Deux représentants de l’UE et trois diplomates ont déclaré à Euractiv que l’Allemagne et la France, les deux plus grands contributeurs représentant plus de 40 % de la cagnotte, se penchaient à présent sur une réforme de ce fonds intergouvernemental.
En outre, les États membres se sont montrés réticents à accorder la totalité du montant proposé, soit 20 milliards d’euros.
Cette décision vient s’ajouter au blocage hongrois d’une aide financière de 50 milliards d’euros à l’Ukraine; des annonces qui, couplées, remettent en question le soutien de l’UE à Kiev.
Sur une note plus positive, les dirigeants de l’Union ont tout de même réussi à contourner l’opposition de Budapest pour ouvrir les négociations d’adhésion à l’UE du pays.
La question d’une réforme de la FEP, pour optimiser son utilisation, s’est posée alors que la guerre en Ukraine, qui dure depuis plus de 600 jours, contraint les alliés européens à fournir une grande quantité d’équipements militaires et un soutien financier important.
Le fonds, qui est financé par les États membres de l’UE en fonction de leur PIB, a permis le remboursement de 5,6 milliards d’euros de dons militaires et d’achats conjoints, mais ne prend pas en compte les accords bilatéraux.
Le système de solidarité intergouvernementale a permis aux États plus riches, comme l’Allemagne et la France, de financer les dons importants des États plus petits, en particulier ceux d’Europe centrale et de l’est, ce qui leur a permis d’acheter des équipements plus récents.
Berlin et Paris en tête
Outre la discussion sur les montants à consacrer au fonds, « il y a un débat plus large » concernant la FEP, a déclaré l’un des diplomates de l’UE, « avec des discussions concernant les modalités, la mise en œuvre et ainsi de suite ».
L’Allemagne et la France ont des points de vue très différents en ce qui concerne l’avenir du fonds.

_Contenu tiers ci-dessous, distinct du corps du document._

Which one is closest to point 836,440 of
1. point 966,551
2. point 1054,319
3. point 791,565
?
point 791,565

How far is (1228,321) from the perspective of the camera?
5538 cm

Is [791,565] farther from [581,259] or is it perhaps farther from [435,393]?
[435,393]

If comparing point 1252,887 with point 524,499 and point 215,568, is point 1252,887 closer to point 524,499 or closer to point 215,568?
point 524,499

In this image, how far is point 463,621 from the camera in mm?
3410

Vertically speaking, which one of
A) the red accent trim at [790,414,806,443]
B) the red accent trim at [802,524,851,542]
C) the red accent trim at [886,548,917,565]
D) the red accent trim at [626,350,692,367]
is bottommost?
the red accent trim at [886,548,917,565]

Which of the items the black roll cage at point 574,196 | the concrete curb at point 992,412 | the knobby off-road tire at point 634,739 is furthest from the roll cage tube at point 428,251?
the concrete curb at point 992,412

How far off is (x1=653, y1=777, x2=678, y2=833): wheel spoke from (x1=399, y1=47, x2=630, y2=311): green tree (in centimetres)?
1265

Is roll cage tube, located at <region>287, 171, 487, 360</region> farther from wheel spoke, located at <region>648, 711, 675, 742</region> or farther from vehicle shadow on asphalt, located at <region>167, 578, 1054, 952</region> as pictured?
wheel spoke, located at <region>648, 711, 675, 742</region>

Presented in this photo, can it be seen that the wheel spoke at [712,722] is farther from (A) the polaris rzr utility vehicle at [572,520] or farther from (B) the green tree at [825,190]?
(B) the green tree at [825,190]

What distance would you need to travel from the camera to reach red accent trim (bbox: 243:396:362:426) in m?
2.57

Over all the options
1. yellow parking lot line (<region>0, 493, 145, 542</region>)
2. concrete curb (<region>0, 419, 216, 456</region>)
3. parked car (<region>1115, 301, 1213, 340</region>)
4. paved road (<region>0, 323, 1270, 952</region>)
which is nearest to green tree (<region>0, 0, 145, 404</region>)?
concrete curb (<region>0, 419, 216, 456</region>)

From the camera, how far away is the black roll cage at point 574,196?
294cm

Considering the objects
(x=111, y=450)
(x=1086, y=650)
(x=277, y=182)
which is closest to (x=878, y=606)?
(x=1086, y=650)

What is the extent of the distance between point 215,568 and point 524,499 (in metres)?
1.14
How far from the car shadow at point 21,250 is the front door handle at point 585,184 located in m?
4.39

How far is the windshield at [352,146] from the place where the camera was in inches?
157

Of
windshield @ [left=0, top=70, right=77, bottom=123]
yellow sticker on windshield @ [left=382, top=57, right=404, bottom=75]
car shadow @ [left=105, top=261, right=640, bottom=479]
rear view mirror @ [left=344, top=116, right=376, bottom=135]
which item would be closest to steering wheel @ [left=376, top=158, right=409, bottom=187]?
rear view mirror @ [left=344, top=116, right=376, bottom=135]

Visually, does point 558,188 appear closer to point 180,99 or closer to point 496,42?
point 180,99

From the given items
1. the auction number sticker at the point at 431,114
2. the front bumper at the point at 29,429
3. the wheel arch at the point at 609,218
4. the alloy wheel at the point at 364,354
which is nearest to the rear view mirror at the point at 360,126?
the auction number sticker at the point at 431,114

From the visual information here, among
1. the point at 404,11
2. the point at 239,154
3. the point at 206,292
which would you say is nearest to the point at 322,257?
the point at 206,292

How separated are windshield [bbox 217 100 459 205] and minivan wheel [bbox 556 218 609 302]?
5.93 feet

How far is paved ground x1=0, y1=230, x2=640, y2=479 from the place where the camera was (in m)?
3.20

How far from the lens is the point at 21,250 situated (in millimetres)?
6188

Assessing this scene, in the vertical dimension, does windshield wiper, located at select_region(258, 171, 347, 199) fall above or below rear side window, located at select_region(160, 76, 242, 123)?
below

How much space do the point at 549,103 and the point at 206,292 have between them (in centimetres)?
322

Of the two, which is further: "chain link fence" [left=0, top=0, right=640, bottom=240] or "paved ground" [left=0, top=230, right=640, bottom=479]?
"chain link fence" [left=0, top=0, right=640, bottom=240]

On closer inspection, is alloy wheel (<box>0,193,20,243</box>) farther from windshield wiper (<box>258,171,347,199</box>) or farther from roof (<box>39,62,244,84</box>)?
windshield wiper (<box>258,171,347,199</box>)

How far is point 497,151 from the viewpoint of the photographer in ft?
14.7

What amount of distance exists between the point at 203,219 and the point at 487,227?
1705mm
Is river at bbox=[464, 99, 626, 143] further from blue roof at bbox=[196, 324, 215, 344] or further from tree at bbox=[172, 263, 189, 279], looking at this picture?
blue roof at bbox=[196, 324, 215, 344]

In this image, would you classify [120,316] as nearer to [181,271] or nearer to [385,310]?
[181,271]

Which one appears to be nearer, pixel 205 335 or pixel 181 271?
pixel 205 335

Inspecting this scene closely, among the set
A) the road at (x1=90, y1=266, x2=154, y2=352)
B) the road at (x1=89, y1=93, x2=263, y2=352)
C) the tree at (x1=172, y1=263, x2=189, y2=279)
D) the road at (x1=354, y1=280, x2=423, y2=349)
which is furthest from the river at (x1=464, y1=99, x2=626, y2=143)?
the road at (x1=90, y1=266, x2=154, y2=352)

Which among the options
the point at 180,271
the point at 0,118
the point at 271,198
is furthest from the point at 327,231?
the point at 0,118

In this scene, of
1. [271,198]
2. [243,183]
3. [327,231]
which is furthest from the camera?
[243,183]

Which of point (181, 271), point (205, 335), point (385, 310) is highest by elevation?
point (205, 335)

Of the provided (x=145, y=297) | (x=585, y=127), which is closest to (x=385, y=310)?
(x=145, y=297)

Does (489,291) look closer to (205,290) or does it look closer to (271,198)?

Selon les informations de Politico, Berlin souhaite réviser la manière dont sa contribution est calculée. Plusieurs personnes au fait des discussions ont confié à Euractiv que le système proposé consisterait à ce que les États membres prennent en compte les montants dépensés sur une base bilatérale et les déduisent de leur contribution au fonds européen.
L’Allemagne a été fortement critiquée pour cette idée, a expliqué une source à Euractiv, car ce schéma pourrait de facto mettre fin au principe de solidarité sur lequel le système est basé.
La France aurait pour sa part souhaité qu’une clause privilégiant l’achat d’équipements européens fasse partie de l’accord, afin de favoriser une union de défense européenne plus intégrée.
Paris souhaite « réfléchir aux modalités, telles que la place de la base technologique européenne en matière de défense et d’innovation ainsi qu’à la manière d’encourager les achats conjoints et de stimuler le développement de l’industrie de défense ukrainienne », a déclaré le diplomate.
La position de la France, qui prône un développement de l’industrie européenne de la défense, est donc également en faveur de donner priorité aux équipements provenant de l’UE, ce qui rend impossible de répondre à la demande de tous les types d’équipements à court terme.
Le Service européen pour l’action extérieure (SEAE) a cherché à transformer la logique du fonds d’une incitation à la cession d’équipements de défense en une incitation à l’acquisition pour répondre aux besoins de Kiev, ce qui est plus proche du point de vue de Paris.
La FEP est une partie importante des « engagements de sécurité » que l’UE cherche à offrir à Kiev comme preuve de son soutien à long terme. Ceci comprend des fonds, la formation de forces armées et la coopération industrielle, d’après une première ébauche de note vue par Euractiv.